TRIBUN-MEDAN.com - Punggutan uang komite yang memicu pemecatan hingga pelaporan pidana 2 guru ASN SMAN 1 Luwu Utara (Lutra), Abdul Muis dan Rasnal belum mereda.
Kedua guru sudah menjalani hukuman divonis penjara 1 tahun.
Namun kemudian, Presiden Prabowo Subianto turun tangan merehabilitasi keduanya.
Tapi kini persoalan belum reda.
Seperti diketahui awal mula munculnya permasalahan, pungutan uang komite 20 ribu per siswa yang diperuntukan bagi guru honorer yang belum menerima gaji selama 10 bulan.
Baca juga: Empat Hari Operasi Zebra 2025, Satlantas Polrestabes Medan Keluarkan 513 Teguran Tertulis
Para guru honorer mengajar sejak tahun 2018.
Selain uang komite, kini dipermasalahkan alokasi Dana BOS.
Melalui postingan Facebooknya, Jumat (21/11/2025), pria asal Masamba itu meminta agar memeriksa total penerimaan insentif yang diterima oleh ASN dari Dana BOS (alokasi 15 persen untuk honorer) dan dana komite, untuk memastikan tidak ada alokasi ganda atau penarikan keuntungan pribadi.
"Untuk APH ketika melakukan Pemeriksaa ulang terkait pungutan uang komite, agar kiranya dana bos untuk honorer yang 15 persen juga diperiksa, karena ada kaitannya dana bos dan pungutan komite karena semuanya sama2 untuk honorer dan sebenarnya gaji honorer itu berapa.." tulisnya.
Faisal menuliskan kekhawatirannya jika dana tersebut dialihkan sebagai "transaksi bisnis" yang berpotensi memperkaya oknum tertentu di sekolah.
"Jangan sampai dana BOS dan pungutan uang Komite jadi transaksi bisnis dunia pendidikan dengan tujuan memperkaya diri dan orang lain.
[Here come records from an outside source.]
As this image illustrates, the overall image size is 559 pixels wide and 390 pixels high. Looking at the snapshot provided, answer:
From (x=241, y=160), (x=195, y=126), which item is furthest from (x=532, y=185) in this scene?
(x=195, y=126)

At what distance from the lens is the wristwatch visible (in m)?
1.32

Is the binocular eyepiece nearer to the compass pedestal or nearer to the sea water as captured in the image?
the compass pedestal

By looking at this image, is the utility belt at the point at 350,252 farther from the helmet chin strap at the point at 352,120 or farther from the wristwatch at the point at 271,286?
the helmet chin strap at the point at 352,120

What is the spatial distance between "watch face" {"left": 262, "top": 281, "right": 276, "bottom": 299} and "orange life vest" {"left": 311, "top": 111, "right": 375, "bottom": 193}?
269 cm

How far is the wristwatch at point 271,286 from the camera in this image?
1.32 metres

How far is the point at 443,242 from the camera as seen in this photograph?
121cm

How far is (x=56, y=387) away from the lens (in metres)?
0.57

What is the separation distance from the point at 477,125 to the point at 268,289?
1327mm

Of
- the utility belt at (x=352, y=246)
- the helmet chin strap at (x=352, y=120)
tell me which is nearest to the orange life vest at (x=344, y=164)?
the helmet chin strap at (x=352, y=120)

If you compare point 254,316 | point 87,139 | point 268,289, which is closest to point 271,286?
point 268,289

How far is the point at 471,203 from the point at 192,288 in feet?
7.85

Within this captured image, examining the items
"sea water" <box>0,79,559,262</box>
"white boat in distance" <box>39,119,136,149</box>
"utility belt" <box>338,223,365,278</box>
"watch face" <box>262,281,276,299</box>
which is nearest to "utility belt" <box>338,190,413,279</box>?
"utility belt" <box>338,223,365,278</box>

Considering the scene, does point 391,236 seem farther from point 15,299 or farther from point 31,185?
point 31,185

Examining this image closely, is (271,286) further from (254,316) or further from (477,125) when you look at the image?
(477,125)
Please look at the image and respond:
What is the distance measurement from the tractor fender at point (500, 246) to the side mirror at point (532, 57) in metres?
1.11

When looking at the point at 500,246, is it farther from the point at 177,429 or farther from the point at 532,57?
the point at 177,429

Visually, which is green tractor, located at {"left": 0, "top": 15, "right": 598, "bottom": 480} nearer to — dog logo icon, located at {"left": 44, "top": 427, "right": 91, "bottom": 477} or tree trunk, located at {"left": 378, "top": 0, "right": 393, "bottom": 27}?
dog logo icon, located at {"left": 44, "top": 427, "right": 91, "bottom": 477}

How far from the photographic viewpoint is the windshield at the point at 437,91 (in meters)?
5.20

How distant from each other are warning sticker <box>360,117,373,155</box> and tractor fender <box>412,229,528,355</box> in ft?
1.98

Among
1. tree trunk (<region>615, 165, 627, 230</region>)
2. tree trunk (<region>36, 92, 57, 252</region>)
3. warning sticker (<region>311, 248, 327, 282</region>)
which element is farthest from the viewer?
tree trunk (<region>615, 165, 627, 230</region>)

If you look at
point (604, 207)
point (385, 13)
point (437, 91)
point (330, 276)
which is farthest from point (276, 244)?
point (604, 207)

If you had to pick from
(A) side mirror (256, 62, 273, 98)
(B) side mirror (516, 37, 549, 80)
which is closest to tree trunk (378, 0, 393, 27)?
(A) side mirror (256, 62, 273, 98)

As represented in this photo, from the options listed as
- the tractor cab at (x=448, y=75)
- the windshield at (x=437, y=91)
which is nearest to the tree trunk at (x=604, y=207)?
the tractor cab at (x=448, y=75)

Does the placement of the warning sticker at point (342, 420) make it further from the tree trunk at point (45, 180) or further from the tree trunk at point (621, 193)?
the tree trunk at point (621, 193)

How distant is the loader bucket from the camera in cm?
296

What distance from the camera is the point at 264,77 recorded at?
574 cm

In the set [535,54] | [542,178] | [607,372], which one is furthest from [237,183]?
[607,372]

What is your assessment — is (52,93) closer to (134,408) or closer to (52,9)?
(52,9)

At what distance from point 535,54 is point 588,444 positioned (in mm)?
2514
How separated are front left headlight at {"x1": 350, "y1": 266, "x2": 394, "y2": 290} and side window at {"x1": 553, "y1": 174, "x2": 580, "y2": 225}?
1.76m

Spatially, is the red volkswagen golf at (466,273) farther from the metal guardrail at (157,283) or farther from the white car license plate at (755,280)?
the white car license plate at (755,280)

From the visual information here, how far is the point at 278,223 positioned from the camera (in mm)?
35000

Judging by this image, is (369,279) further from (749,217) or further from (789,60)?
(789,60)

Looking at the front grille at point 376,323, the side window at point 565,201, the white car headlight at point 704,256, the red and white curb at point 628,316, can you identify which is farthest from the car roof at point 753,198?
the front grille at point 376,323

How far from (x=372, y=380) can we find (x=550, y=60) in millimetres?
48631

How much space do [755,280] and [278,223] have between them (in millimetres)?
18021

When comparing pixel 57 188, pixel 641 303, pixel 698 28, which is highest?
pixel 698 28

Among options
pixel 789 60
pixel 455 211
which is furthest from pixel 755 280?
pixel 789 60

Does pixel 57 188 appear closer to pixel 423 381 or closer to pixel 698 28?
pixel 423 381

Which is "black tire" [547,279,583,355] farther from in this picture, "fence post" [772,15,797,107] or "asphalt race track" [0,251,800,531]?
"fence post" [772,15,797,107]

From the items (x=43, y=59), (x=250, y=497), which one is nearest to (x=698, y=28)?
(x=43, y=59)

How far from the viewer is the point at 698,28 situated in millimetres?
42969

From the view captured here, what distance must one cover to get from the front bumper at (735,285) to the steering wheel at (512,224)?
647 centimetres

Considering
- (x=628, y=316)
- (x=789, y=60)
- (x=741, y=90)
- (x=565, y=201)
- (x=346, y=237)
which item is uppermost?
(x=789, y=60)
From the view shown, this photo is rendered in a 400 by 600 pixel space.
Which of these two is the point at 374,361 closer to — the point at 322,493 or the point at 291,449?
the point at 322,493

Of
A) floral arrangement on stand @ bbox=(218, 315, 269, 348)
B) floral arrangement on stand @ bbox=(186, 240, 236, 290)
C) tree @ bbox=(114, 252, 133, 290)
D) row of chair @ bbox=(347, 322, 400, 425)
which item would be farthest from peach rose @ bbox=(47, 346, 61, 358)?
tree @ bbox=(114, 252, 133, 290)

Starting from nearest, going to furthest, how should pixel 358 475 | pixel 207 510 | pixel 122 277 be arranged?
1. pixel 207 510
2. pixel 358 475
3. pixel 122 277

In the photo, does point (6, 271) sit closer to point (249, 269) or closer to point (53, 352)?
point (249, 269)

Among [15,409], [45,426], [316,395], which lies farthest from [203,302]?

Apa lagi ketika status ASN yang menikmati itu," katanya.
Pernyataan Faisal ini mencuat setelah Abdul Muis, guru SMAN 1 Luwu Utara meluruskan terkait tuduhan menerima bagian Rp11 juta dari total dana iuran komite yang terkumpul dari wali murid.
Sebelumnya, Faisal Tanjung aktivis LSM melaporkan Abdul Muis dan Rasnal kasus pungutan liar (pungli) Rp 20 ribu per bulan dari orangtua siswa demi membantu guru honorer yang tak digaji.
Baca juga: Motif Pembunuhan Guru SMP di Oku Diungkap Kapolres, Pelaku Tetangga Korban Panik
Putusan MA
Terungkap rincian iuran komite SMAN 1 Lutra selama 3 tahun terkumpul Rp770,808.000.
Dalam putusan Mahkamah Agung, Abdul Muis dan Rasnal terbukti bersalah.
Dua guru tersebut disebut-sebut menerima uang Rp11.100.000 dari dana yang terkumpul Rp770.808.000 pada periode 2018–2021 itu.
Dana sumbangan komite sebesar Rp770.808.000 selama tiga tahun disimpan pada rekening saksi Abdul Muis Muharram.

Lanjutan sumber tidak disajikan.